I had convinced myself I was quitting… Every day I felt like I had given up on me but what I really needed was room to breathe. I had been feeling this way nonstop, for months. 3 books in, an award-winning blog, a podcast, readers all over the world and I can still convince myself this isn’t enough to to keep pursuing. Why was that? Truth is, I’ve been writing all my life it feels like. As far back as I could remember, I’ve relied on a pen and a pad to express my truest, deepest feelings. Somehow what came so natural for me started to feel forced. had begun to feel caged in by my own talents. I didn’t know what was true for me anymore. I didn’t know what was real. The purpose seemed purposeless. I was pushing myself to keep pressing forward when all I truly wanted to do was leave it all behind.

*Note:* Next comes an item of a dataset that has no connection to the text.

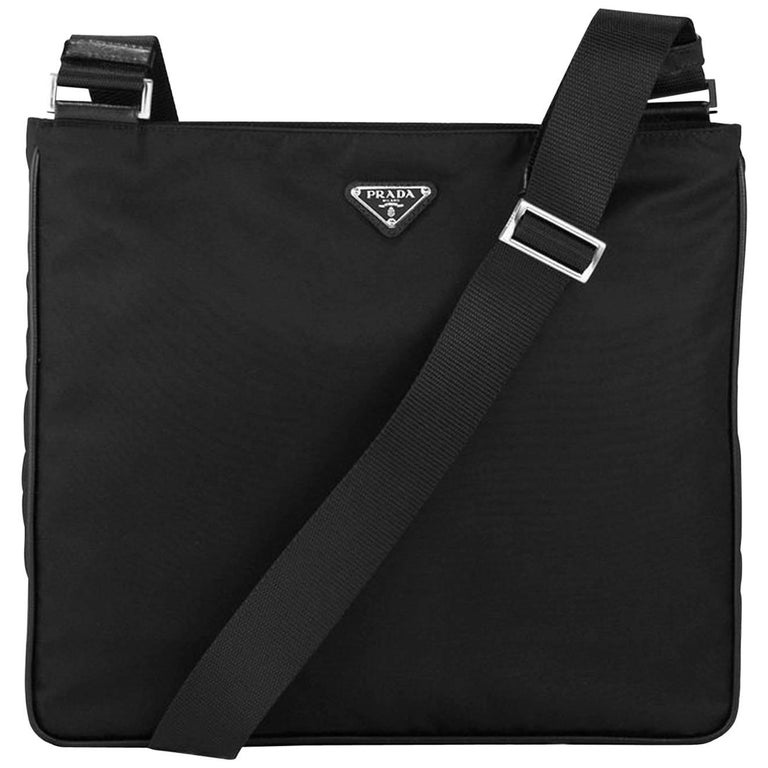 00f002474305c6 Prada Black Tessuto Nylon Messenger Crossbody Bag For Sale at 1stdibs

When I started this journey, I could only hope to touch a fraction of the lives that I have touched today. As I continue to grow in my craft, the only thing my heart yearns is Love and to be of service. I am formed together with strength, perseverance, wisdom, relentlessness, and integrity. All I want is what feeds my soul. I crave substance. I want longevity. I have found that through my creativity, I am fed all of these things and more. I’ve let go of my desire to fit in or be something that I am not. I embrace my authentic self fully. I’ve learned that on this journey, it is of my own. This belongs to me. I will not continue to struggle or fight to meet the world’s standards. I am doing this for me. I am here to continue to create what feeds me, while simultaneously serving those who rely on my work to help them heal and grow.

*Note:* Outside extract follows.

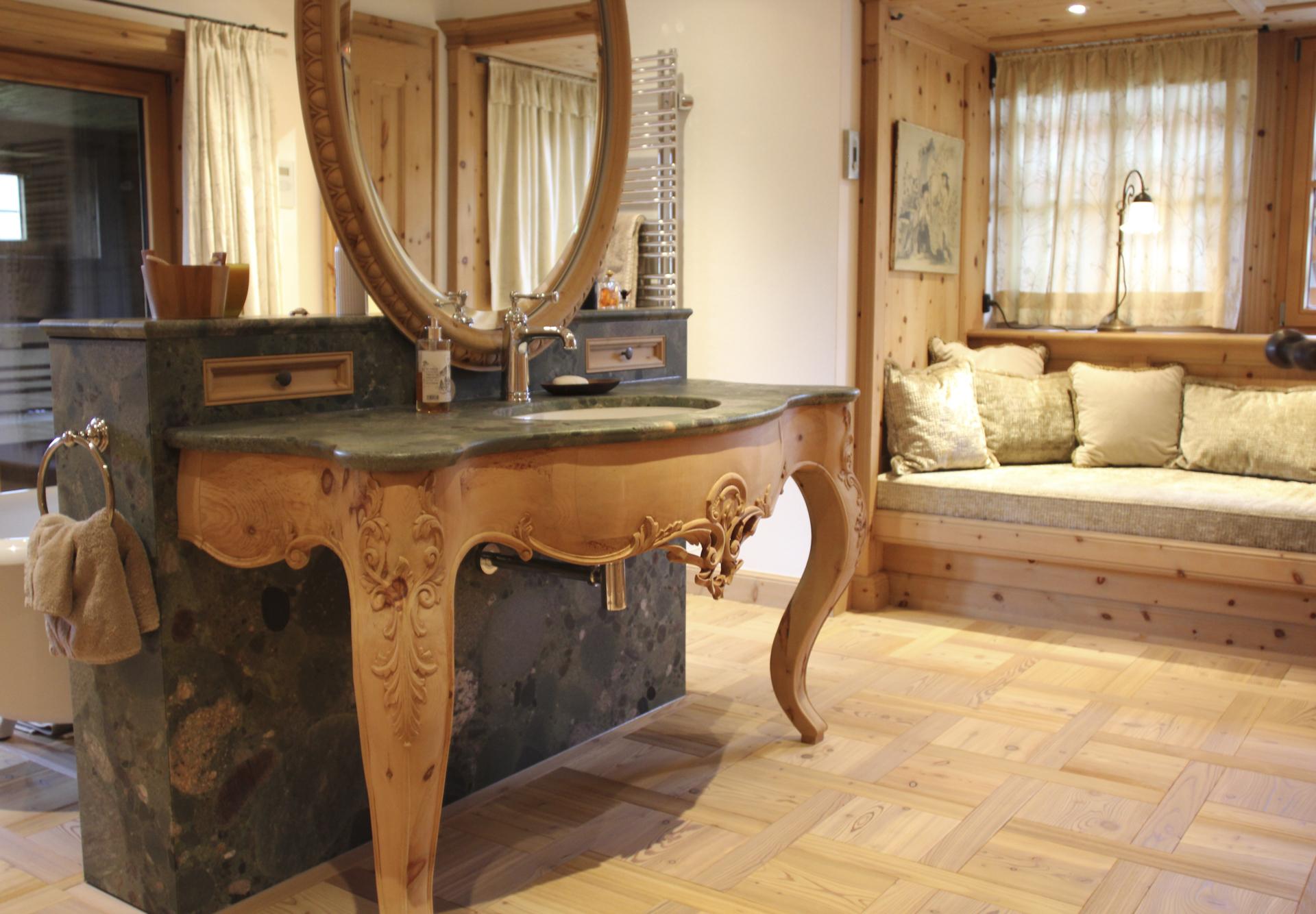 tischlerei-decker-landhaus-bayern-waschtisch-badezimmer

When I feel like giving up, I am reminded to continue to create magical healing projects through my words. Soon, I will know what it feels like to look in the eyes of the millions that are touched by my words. It’s funny that all that I say that I want, I already possess. I’ve craved these things for what seemed a lifetime and finally they’re all in the palm of my hands. I used all that I possess to create a platform that encourages healing and self-discovery. It’s a strange feeling when you’re read and acknowledged in countries that you can’t even pronounce. I also find it to be selfish that there are days when I seek more. There are days when I forget to stop to smell the roses.
In life, it is all about doing what feeds our soul. We can only continue to create the life that empowers us while inspiring others along the way. So, continue to share your experiences of healing to encourage others to heal as well. I know that I am deeply rooted in the love of my creator. I also want you to know and trust in this as well. We must know that God’s plan is far beyond what we can fathom so we must remain faithful in our process. I believe in the not yet seen. But I also trust the feeling of what has yet to arrive. The feeling of beauty and greatness on the horizon.

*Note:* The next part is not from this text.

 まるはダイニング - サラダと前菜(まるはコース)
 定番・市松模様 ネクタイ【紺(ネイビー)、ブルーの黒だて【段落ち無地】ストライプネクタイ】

I once discovered that one of my biggest fears in life was to waste my time here in the physical and be a disservice to God. I no longer fear that because I’ve chosen to find peace in what I contribute my heart and time to daily.When you find peace in what you do, you’ve found success. When you feel yourself entertaining that deep-rooted fear of not being enough, let it go. Stop entertaining your fears. When you feel like giving up and all that you have done isn’t enough, keep progressing. A fear based mindset will keep us all trapped and enslaved if we allow it to. It is said that the true root of our purpose lies in the things that do not just benefit us, but is of service to others. More and more I realize that I can live without fame, money and accolades.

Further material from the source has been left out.